Ich könnte auch fernsehen, ohne nebenbei darüber zu tweeten, doch ich sehe das ganze als eine Bereicherung. Klar, eigentlich ist es ja völlig blöd, da ja alle die was zur Sendung schreiben, sie auch selbst schauen. Doch das Mitteilungsbedürfnis ist extrem gestiegen! Kein Wunder ab den beinahe schon täglich neu aus dem Boden spriessenden sozialen Netzwerken. Man weiss langsam gar nicht mehr wo und wie man überhaupt noch kommunizieren soll; die (zu) vielen verschiedenen Möglichkeiten wachsen einem zeitweise gar über den Kopf.

Es kann aber auch nützlich sein, dieses Gezwitscher zur Sendung. So sehe ich manchmal in meiner Timeline, wie jemand fragt, was denn gerade beim Tatort passiert ist, er habe es verpasst. Mit den richtigen Hashtags versehen, bekommt man schon nach kurzer Zeit eine entsprechende Antwort.

Was sagt ihr dazu? Wart ihr gestern auch fleissig aktiv am tweeten?

Ich freue mich auf eure Rückmeldungen.

Ständige Erreichbarkeit

„Was? Diese Nachricht habe ich nicht bekommen!“ – Solche Sätze kann man nicht mehr sagen wenn man im Besitze eines Smartphones ist. Er ist nur eine Ausrede unter vielen!

Im heutigen Zeitalter, dem digitalen, ist alles sehr schnelllebig geworden. Dies hat Vor- wie auch Nachteile.
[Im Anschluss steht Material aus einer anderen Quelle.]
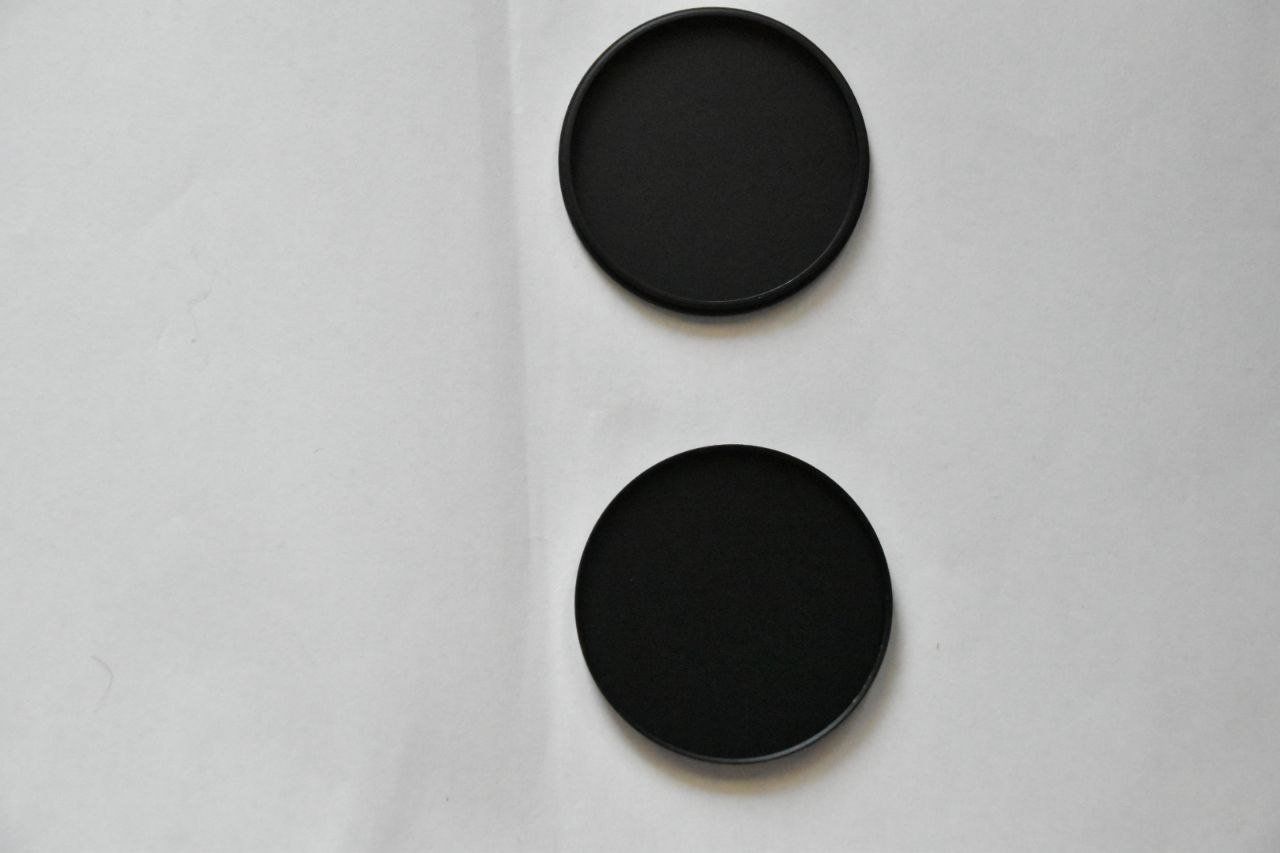 Filtri: Filter case – Usato da Nyon venduto da darkfull1 1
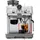 EC9255.M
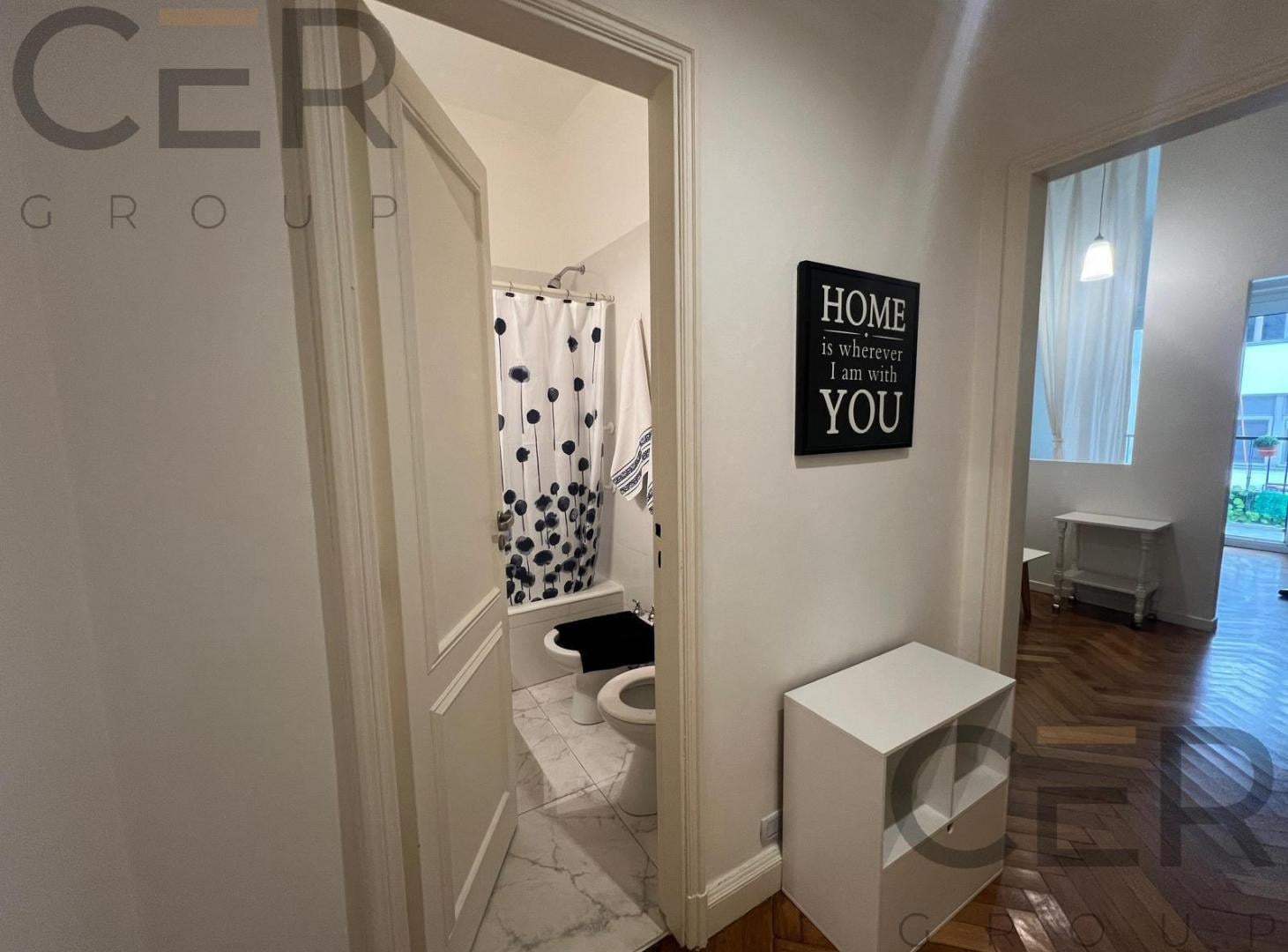 Foto de Departamento - Recoleta, imagen 2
Kauft man sich ein Smartphone, bindet man sich sozusagen an eine ständige Erreichbarkeit. Fertig sind die Zeiten als man noch ein Handy hatte um damit nur telefonieren und SMS schreiben zu können und es noch kein Häkchen neben der Nachricht gab, wenn man sie gelesen hat und dies somit der Absender weiss.

Antwortet man ihm dann nicht gleich, bekommt man halt ’ne Facebook- und Whatsappnachricht. Nützt dies nicht wird man schliesslich angerufen, wobei der Klingelton nach wenigen Sekunden wieder erstirbt, weiss doch jeder, wer bei welchem Anbieter ist und wem gratis anrufen kann. Mobiles Datenvolumen besitzt mittlerweile jeder Smartphoneuser, weshalb die verschiedenen Erreichbarmöglichkeiten des Intenets reger genutzt werden als ein Anruf.

Klar, man kann die Pushfunktion aller Apps abstellen und das Gerät bleibt still. Doch wieso kauft man sich dann eines dieser kleinen Alleskönner?! Jugendliche wollen ständig erreichbar sein! Sie wollen nichts verpassen! Ihren Freunden immer nah sein und das Neuste am besten vor allen Anderen wissen!

Die abertausenden „Messagingapps“ haben aber auch viele Vorteile; musste man früher mindestens einige Stunden auf eine Antwort warten, da das Handy dazumals noch nicht den ganzen Tag durch am Körper klebte, bekommt man heute meist sofort eine Antwort!

Auch ist man offener geworden. Offener für Neues. Neute Leute kennenzulernen. Diese Funktion gibt’s auch schon lange auf Skype, dort kann man mit einem Klick seinen Status auf „SkypeMe“ ändern und teilt somit Millionen von Usern mit, dass jeder ihn anrufen kann.

Heute funktioniert das auf anderen Plattformen, wie zum Beispiel instagram, einer immer mehr beliebten Fotosharingplattform. Gibt man dort seinen kik-Benutzernamen (kik ist das Whatsapp von Amerika) an, können dich deine Follower zu ihrem Adressbuch hinzufügen und sofort mit dir loschatten. Ich selber chatte auch ab und an wieder mit einem Mädchen in meinem Alter aus California oder einer aus Norwegen und einer Deutschen, die zufällig nur wenige Kilometer entfernt wohnt. Sie alle teilen die Leidenschaft zu instagram, was erstmal für genug Gesprächsstoff sorgt.

So ist das heute unter den DigitalNatives.